Objective: Although the pathogenesis of schizophrenia is still uncertain, a variety of predisposing mechanisms have been implicated including inflammatory cascades. The present study was conducted to investigate the effectiveness of acetaminophen as a cyclooxygenase inhibitor in treating patients with schizophrenia. Method: A double-blind clinical trial was performed on 52 patients with chronic schizophrenia. Patients received risperidone (up to 6 mg/day) plus either acetaminophen (975mg/day) or placebo. Psychotic symptoms were assessed by the Positive and Negative Syndrome Scale (PANSS) at the onset of the trial, and at 2, 4, 6, and 8 weeks post therapy.

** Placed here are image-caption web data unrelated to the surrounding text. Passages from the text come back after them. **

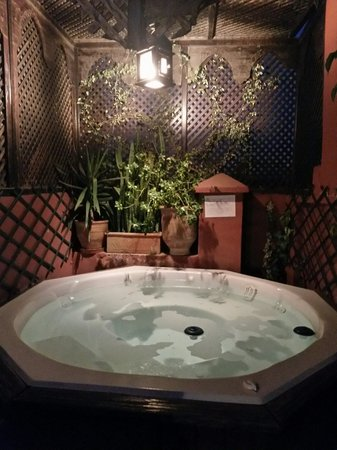 Riad La Porte Rouge: Hot tub @ roof terrace.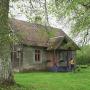 FOTO: <strong>Tipiskas pilsētnieces lauku māja Kauguros</strong> — izremontēta pašu spēkiem draugu talkās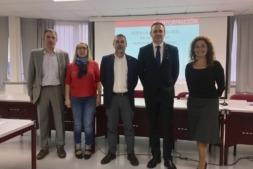 De izquierda a derecha: Ignacio Catalán, Paz Fernández (SNE), Miguel Laparra, David Delgado (Colegio Graduados Sociales) y Eva Ontoria (SNE).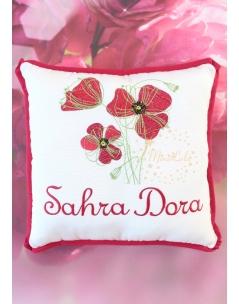 Kırmızı renkli gelincik çiçekli isim işlemeli nakışlı yastık kılıfı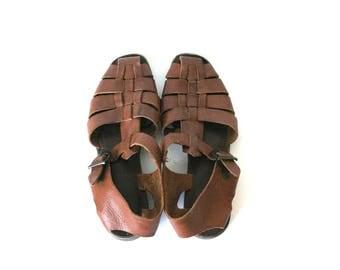 Brown Leather T-strap Huarache Sandals Vintage Womens Shoes Size 6.5 US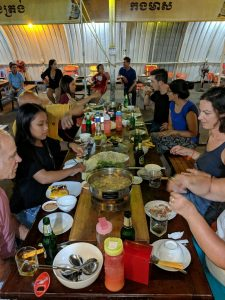 Tablée autour de fondues à Kampong Cham, Cambodge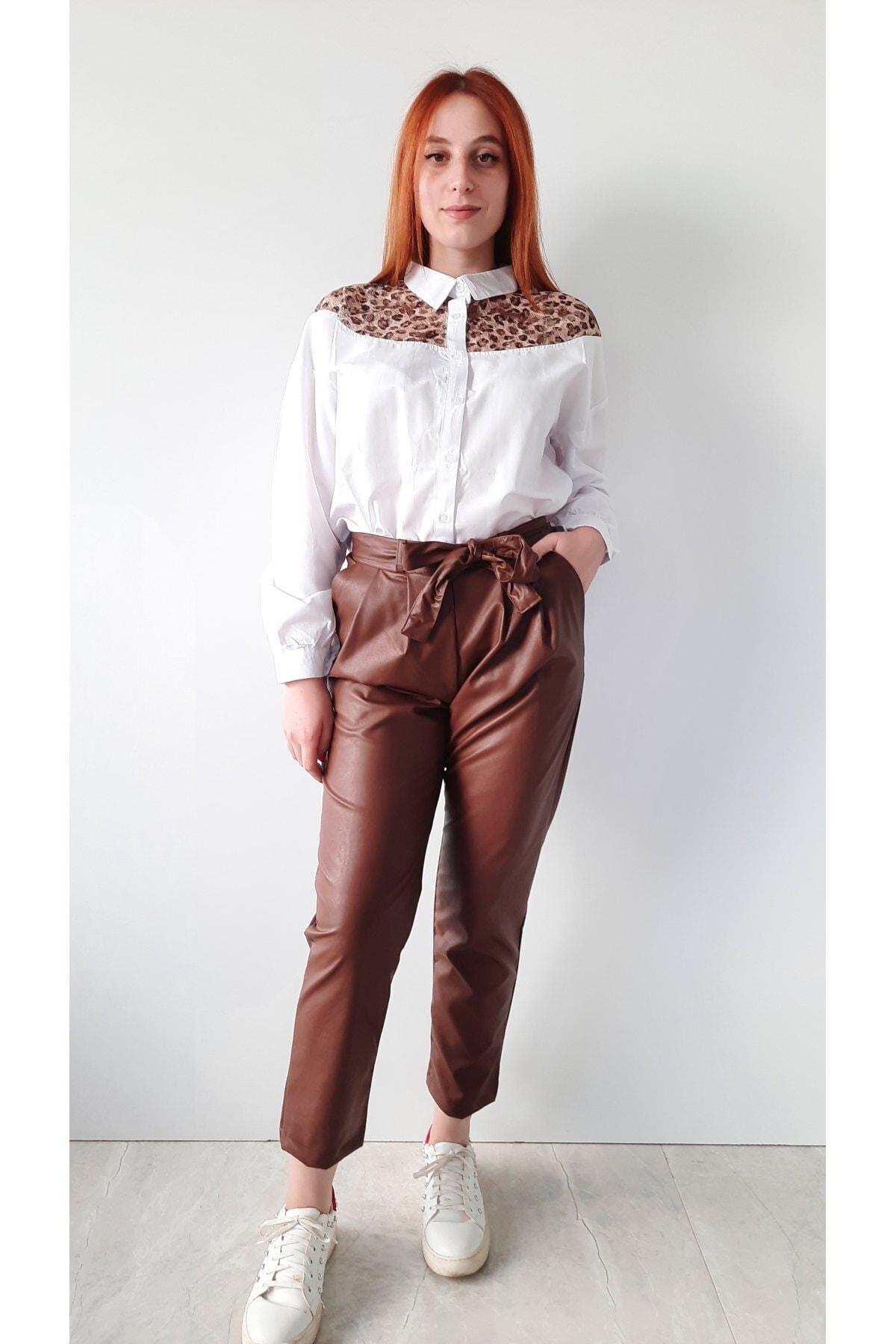 BEBE PLUS Kadın Taba Deri Kemerli Havuç Pantolon 1
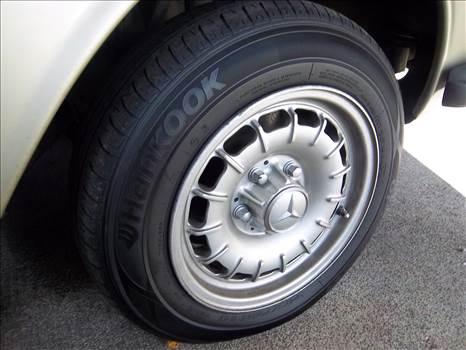 300 Front tire.JPG -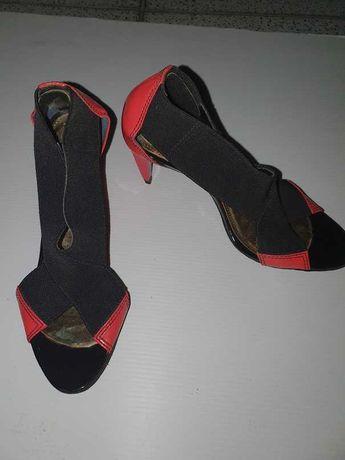 Sapato com salto alto de senhora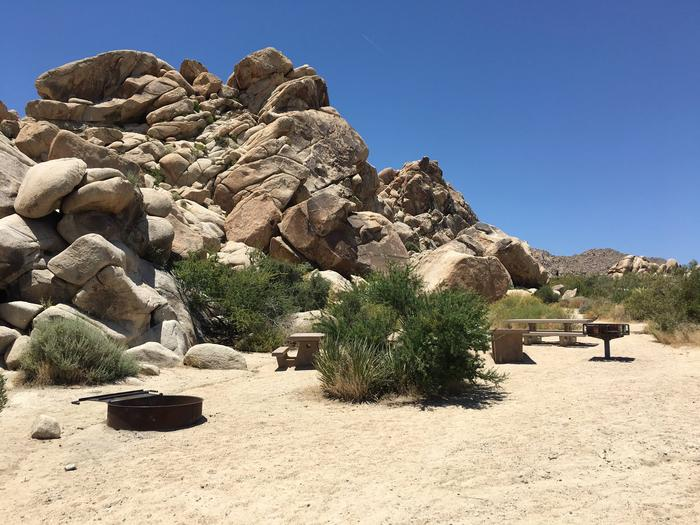 Indian Cove Group Site 8 AmenitiesAmenities: BBQ Grill, Tables and In-Ground Fire Pit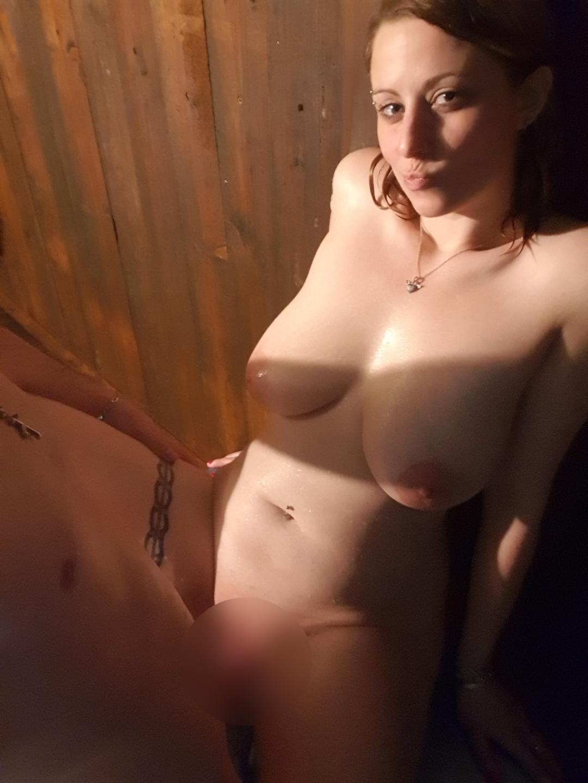 Une cam avec 2 très gros seins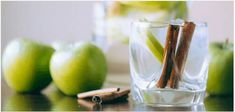 apple cinnamon detox water for weight loss Bebidas Detox, Apple Cinnamon Water, Cinnamon Apples, Cinnamon Sticks, Body Cleanse, Detox Your Body, Natural Detox, Natural Herbs, Summer Detox
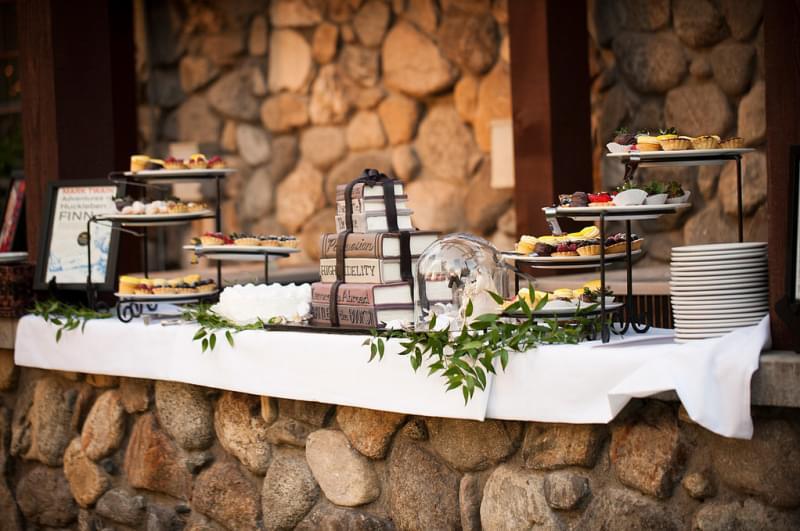 słodki stół ciasta tort artystyczny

Results: Compared to the placebo group, the acetaminophen group showed no significant difference in any subtypes of PANSS. Moreover, the side effect profiles of the 2treatment regimens were not significantly different. Conclusion: Acetaminophen adjuvant to risperidone showed no significant effect in ameliorating symptoms of schizophrenia. TRIAL REGISTRATION: The trial was registered at the Iranian Registry of Clinical Trials (registration number: IRCT201410251556N67).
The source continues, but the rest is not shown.